*** RECORDS Section Begins ***

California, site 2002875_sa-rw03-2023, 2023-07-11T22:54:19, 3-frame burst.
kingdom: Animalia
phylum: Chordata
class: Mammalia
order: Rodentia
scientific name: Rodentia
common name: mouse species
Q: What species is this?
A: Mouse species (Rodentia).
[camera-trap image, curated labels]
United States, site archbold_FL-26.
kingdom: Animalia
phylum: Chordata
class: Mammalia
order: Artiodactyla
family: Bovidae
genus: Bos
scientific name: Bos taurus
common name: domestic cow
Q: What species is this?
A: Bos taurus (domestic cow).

*** RECORDS Section Ends ***
*** RECORDS Section Begins ***

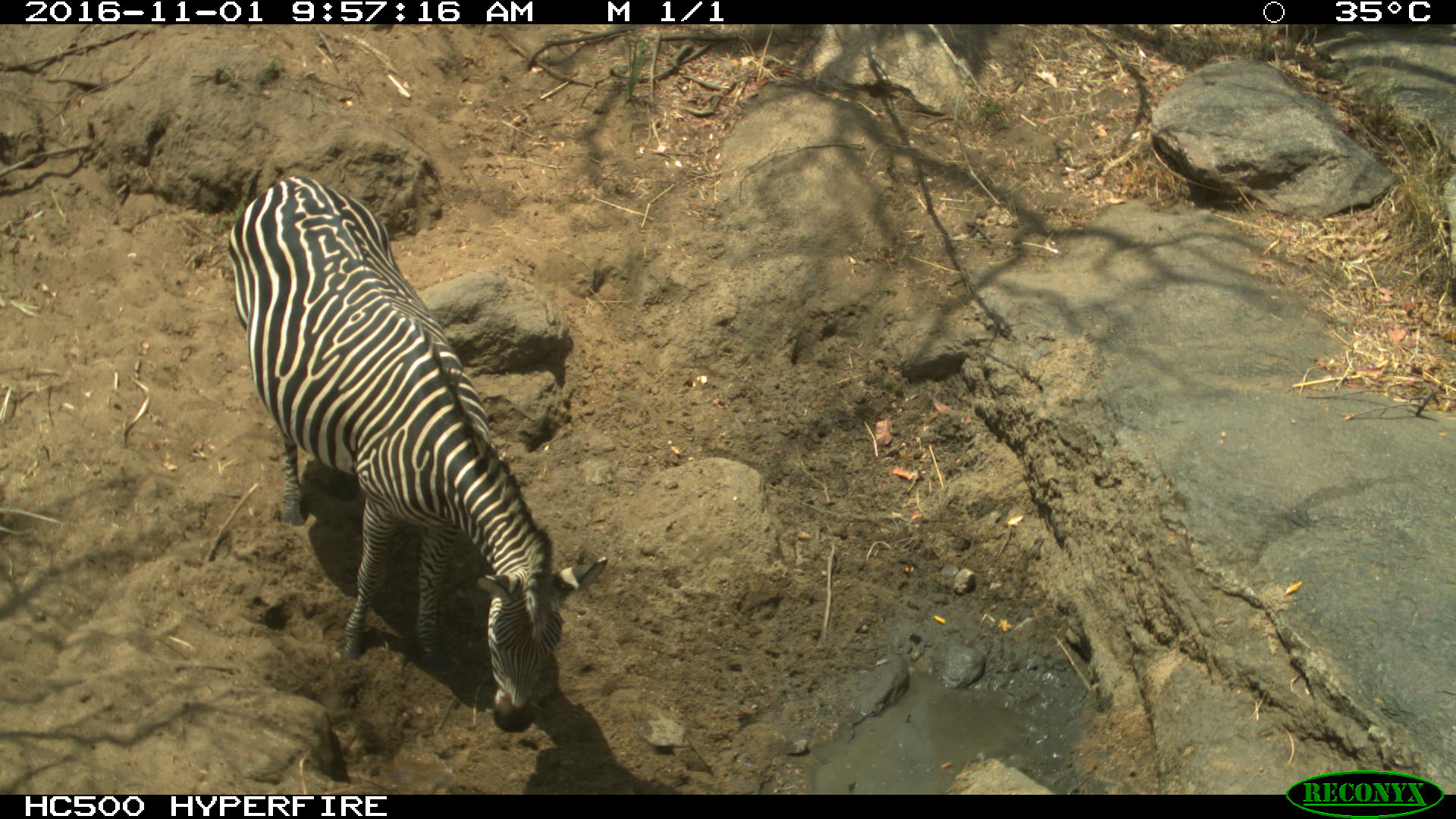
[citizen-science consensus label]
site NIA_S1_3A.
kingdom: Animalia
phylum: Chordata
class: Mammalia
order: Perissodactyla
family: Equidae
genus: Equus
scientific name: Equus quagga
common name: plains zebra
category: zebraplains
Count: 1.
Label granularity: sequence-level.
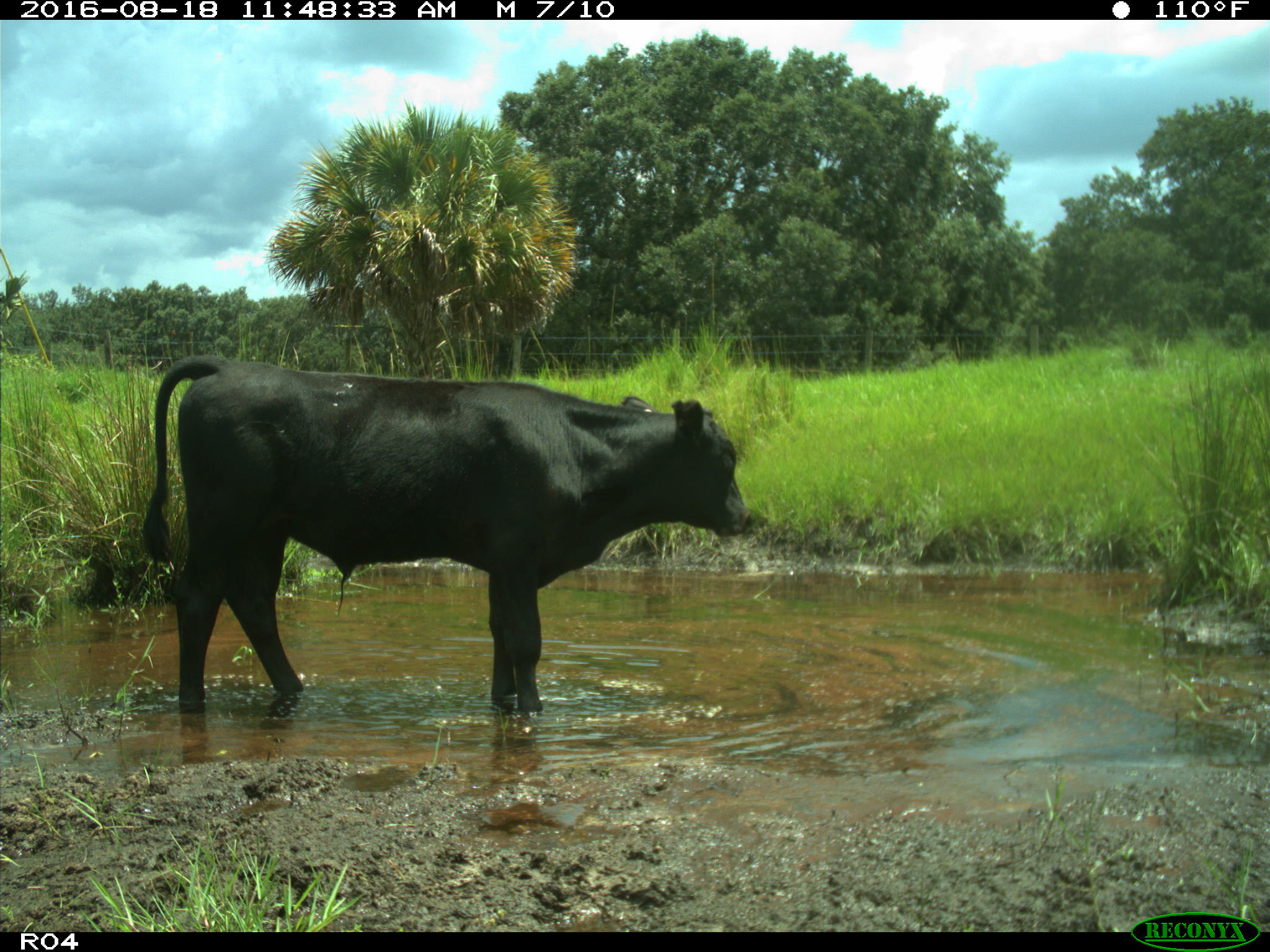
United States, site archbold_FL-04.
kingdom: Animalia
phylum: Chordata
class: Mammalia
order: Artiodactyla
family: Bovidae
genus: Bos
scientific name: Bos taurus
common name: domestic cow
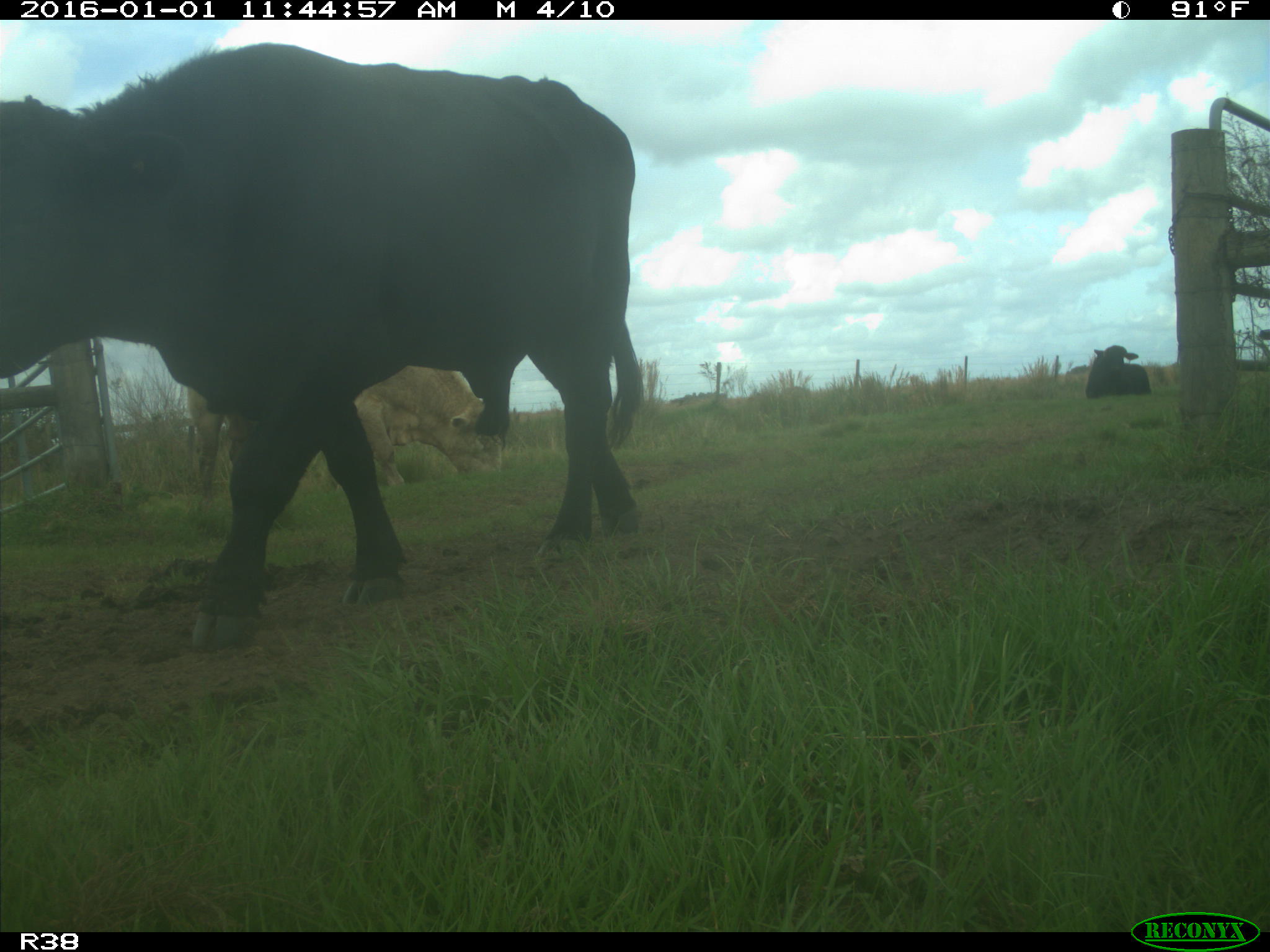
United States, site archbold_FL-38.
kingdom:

*** RECORDS Section Ends ***
*** RECORDS Section Begins ***

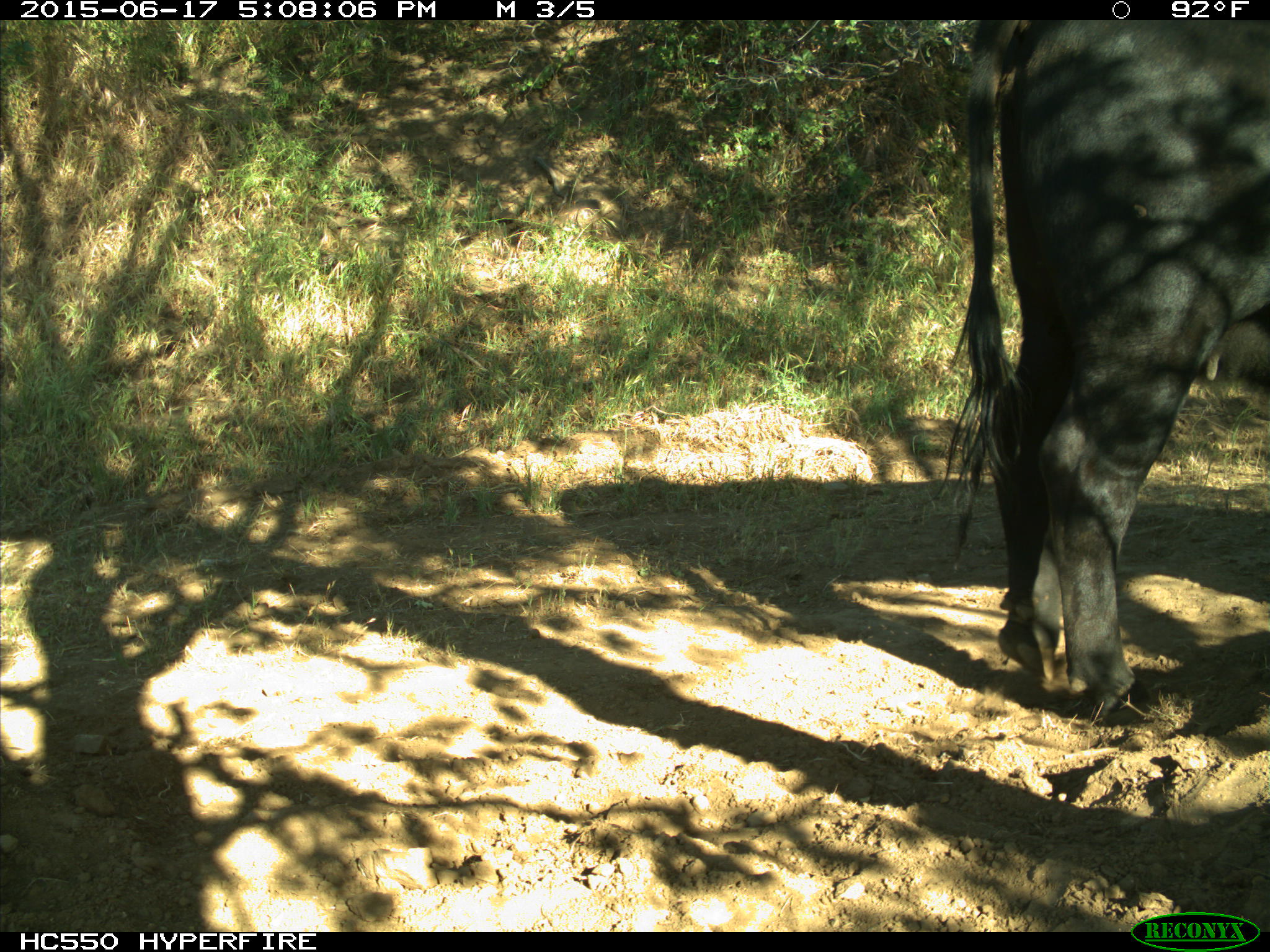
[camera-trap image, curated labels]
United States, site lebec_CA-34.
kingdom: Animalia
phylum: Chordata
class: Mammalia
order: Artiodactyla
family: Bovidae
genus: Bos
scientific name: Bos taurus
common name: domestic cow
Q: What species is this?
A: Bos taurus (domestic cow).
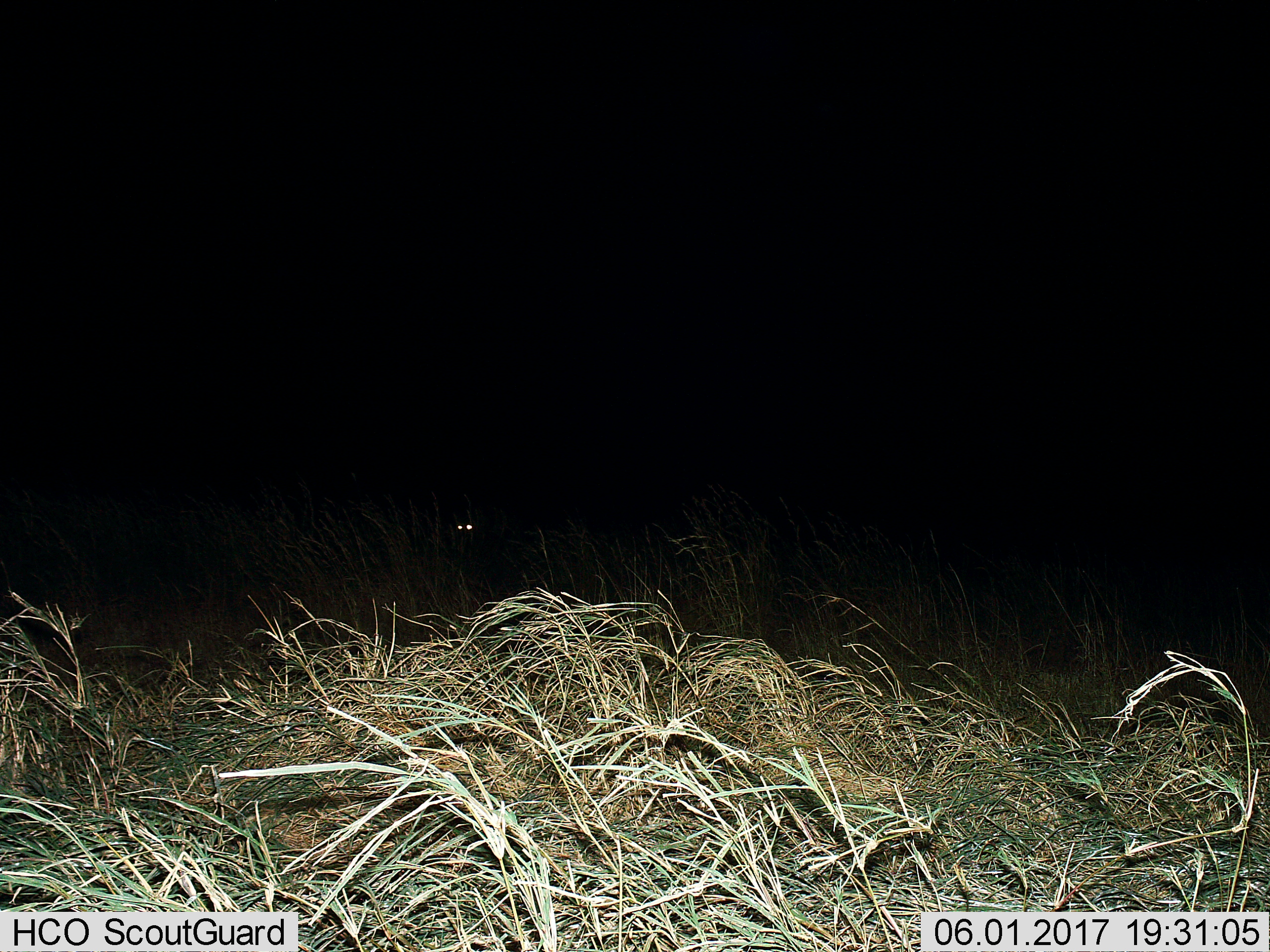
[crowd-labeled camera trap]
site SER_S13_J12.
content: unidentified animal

*** RECORDS Section Ends ***

§ TASK: Search the data above for "United" and copy every line where it turns up.

§ FINAL ANSWER:
United States, site archbold_FL-26.
United States, site archbold_FL-04.
United States, site archbold_FL-38.
United States, site lebec_CA-34.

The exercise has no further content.